A1: Starting from Version 1.1 Linux version of the tool is also available.

Q2: Is there well defined interface for this technology for integration into other tools?

A2: Yes. there are no plans to release this interface at this time. Please contact us to discuss your requirements.

Q3: How accurate is the tool?

A3: The tool provides an estimated performance of a kernel, assuming it is a loop body executed multiple iterations. It ignores potential performance limiters within modern processors and as such provides an optimistic assessment of the code performance. You’ll need to rerun your code once an Intel® processor with Intel® AVX support becomes available to measure the true performance of your code on that hardware.
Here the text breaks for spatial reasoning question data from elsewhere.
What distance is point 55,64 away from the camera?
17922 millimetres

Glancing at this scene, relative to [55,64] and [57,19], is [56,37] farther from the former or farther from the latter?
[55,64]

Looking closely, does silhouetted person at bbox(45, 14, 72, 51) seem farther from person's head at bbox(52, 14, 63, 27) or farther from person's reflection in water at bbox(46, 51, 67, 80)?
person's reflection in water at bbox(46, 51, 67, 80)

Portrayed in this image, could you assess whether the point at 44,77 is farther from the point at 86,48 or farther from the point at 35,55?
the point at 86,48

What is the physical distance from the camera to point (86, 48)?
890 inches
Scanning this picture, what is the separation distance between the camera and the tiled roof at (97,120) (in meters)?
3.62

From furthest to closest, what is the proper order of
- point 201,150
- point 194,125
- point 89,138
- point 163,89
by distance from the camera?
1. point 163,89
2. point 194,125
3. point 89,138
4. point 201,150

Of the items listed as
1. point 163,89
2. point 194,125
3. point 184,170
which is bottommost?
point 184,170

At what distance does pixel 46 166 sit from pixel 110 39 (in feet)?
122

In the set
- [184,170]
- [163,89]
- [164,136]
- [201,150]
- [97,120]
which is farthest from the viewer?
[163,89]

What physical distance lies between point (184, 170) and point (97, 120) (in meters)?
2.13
Q4: Is there a version of Intel Compiler available that supports Intel AVX?

A4: The 11.1 version of the Intel Compiler that supports the Intel AVX instructions is currently in Beta. You may apply to participate in this 11.1 Beta program by email to beta_request. In the email please include your name, email address, company, and reason for your request.
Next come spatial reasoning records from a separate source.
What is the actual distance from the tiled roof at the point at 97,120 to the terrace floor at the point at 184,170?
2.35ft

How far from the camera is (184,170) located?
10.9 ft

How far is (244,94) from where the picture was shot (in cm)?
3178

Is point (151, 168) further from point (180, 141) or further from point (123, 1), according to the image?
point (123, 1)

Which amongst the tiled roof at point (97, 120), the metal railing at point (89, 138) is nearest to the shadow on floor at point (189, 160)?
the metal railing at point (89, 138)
Please visit the Intel® Architecture Code Analyzer Forum and share your thoughts.  Questions about Intel® AVX and CPU instructions can be posted to the Intel® AVX and CPU Instructions Forum.
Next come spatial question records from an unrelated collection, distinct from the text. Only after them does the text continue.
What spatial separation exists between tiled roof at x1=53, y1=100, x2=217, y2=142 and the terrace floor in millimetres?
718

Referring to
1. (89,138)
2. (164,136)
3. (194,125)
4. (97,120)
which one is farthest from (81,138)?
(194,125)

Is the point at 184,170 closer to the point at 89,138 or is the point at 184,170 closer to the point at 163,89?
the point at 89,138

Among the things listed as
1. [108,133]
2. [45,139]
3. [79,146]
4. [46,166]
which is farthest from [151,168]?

Primary Technical Contacts

Tal Uliel has been working on Intel® AVX since he started at Intel in summer 2007. Tal has developed many kernels written in Intel AVX and Intel SSE and analyzed their performance. He then moved to develop the Intel® Architecture Code Analyzer to provide quick feedback while optimizing his code.

Release Notes for 1.1.3
The following features were added for 1.1.3

  • fixed a bug where using -o option produced truncated output
  • fixed IACA_UD_BYTES definition in iacaMarks.h to include {}.
Please take a look at the updated User's Guide(pdf) for more info.

Release Notes for 1.1.2
The following features were added for 1.1.2

  • Intel® Architecture Code Analyzer now supports adding START and END marks in code compiled with Visual C++ compiler (64-bit). See iacaMarks.h
  • Intel® Architecture Code Analyzer now supports multiple block analysis. You can direct the tool to analyze the n'th block that is delimited with analyzer marks. When used with n=0, all surrounded blocks in the file are analyzed and the output contains separate reports per block.

Release Notes for 1.1.1
The following features were added for 1.1.1 

  • Fixed Intel® AVX zero idiom instructions wrong identification
  • Fixed empty code blocks (containing only zero idiom instructions / not supported instructions) crashing the analyzer
  • Fixed Analyzer ñarch nehalem option to treat AES and PCLMUL instructions as illegal. these aren't supported on Intel(R) microArchitecture - codename Nehalem.
  • Changed analyzer marks to abort if the binary is executed. To deactivate the marks when building for execution #define IACA_MARKS_OFF or use -DIACA_MARKS_OFF option in the compiler command line. Binaries with active marks should be used for analysis only.
Release Notes for 1.1
The following features were added for 1.1 

  • Intel® Architecture Code Analyzer is now hosted on Linux* operating systems, in addition to Windows* operating systems. Both IA-32 and Intel® 64 operating systems are supported.
  • Intel® Architecture Code Analyzer now supports two existing Intel® processors: Intel® microarchitecture, codenamed Nehalem and Westmere
  • Two critical path types are detected:
    • DATA_DEPENDENCY critical path (similar to previous releases - reflects instruction data dependencies only)
    • PERFORMANCE critical path (new - reflects port conflicts and front-end pressure, as well)
Release Notes for 1.0.2
The following features were added for 1.0.2

  • Ignoring pop ebx / push ebx that Intel® Architecture Code Analyzer Markers add to IA32 code
  • Fixed misclassifying rcp / rsqrt as divider operations

Release Notes for 1.0.1
The following features were added for 1.0.1

  • Graceful handling of unsupported instructions, they are quietly ignored in the analyzed block analysis and do not impact the throughput and latency calculations.
  • A few unsupported instructions are now supported, e.g. CMOV instruction family
  • Intel® AVX to Intel® SSE code switch detection. The performance penalty associated with such code switch is noted but not accounted for.